111
Searching - Code Monk
Search Algorithms
CodeMonk

A. Introduction

Searching is one of the most fundamental problems in Computer Science. It is the process of finding a particular item in a collection of items. Typically, a search answers whether the item is present in the collection or not. For simplification for all our examples, we will be taking an array as the collection.

B. Linear Search (Sequential Search)

Linear Search is the simplest method to solve the searching problem. It finds an item in a collection by looking for it from the beginning and looks for it till the end.

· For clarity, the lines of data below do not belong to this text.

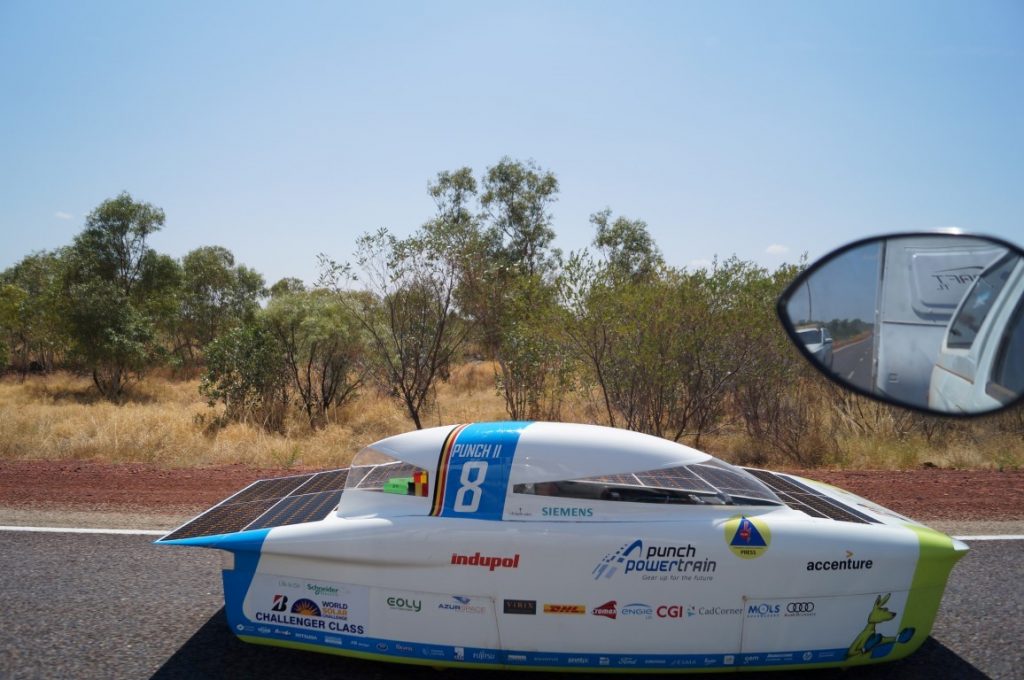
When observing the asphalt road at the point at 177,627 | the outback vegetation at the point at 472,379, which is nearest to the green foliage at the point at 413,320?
the outback vegetation at the point at 472,379

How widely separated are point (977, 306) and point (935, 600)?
1935mm

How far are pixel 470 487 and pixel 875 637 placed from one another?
88.3 inches

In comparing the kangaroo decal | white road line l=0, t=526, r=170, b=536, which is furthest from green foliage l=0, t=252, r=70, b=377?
the kangaroo decal

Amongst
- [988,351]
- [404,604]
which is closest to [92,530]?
[404,604]

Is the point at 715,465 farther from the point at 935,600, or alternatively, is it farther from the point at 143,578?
the point at 143,578

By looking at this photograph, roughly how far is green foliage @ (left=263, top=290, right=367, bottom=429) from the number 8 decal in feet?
41.2

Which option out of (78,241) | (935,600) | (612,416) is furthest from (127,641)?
(78,241)

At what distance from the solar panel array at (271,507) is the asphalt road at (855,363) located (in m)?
Answer: 2.86

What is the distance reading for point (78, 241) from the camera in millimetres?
25625

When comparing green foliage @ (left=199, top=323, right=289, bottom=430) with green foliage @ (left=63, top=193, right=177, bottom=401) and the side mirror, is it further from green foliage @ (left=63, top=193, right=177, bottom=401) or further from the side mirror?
the side mirror

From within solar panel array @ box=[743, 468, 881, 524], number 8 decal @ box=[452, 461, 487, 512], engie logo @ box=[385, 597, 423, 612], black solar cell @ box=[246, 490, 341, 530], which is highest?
number 8 decal @ box=[452, 461, 487, 512]

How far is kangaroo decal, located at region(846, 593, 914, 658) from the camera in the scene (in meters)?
3.54

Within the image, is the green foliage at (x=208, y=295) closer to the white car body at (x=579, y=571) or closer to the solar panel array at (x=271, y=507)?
the solar panel array at (x=271, y=507)

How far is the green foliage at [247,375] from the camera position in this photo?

Basically, it checks each item in the sequence until the desired element is found before all the elements of the collection are exhausted.

Code for the linear search is:

bool linearSearch (int A[], int length, int item) {
for (int i = 0 ; i < length ; ++i)
if (item == A[i])
return true;                // Item is found in array A
}


Consider an example. A = {1, 9, 2, 4, 6, 3, 7, 5, 8, 0} and suppose we need to find 3 in the given array. Linear search starts from the beginning and checks if it matches with the item we are searching.

In the example the item = 3 and length = 10. For i = 0, A[i] = 1 and item is not equal to A[i]. For i = 1, A[i] = 9 and item is not equal to A[i]. For i = 2, A[i] = 2 and item is not equal to A[i]. For i = 3, A[i] = 4 and item is not equal to A[i]. For i = 4, A[i] = 6 and item is not equal to A[i]. For i = 5, A[i] = 3 and item is equal to A[i]. So the linearSearch() function will return true showing that the item is found.

If the item = 10, linearSearch() function will iterate over all the elements in the array A and return false (showing that the item is not found), because the ‘if’ condition will never be true.

Now, let us consider the modified search where we need to return the position, where the item is found. To solve this modified search problem, we just need to change 2 lines in the linearSearch() function.

int linearSearch ( int A[ ], int length, int item) {
for (int i = 0; i < length ; ++i)
if (item == A[i])
return i;            //Returning the index of the element found.
}


In the above codes -1 denotes that the item is not found.

Note: If there are duplicate elements, the above code will return the first occurrence of the item.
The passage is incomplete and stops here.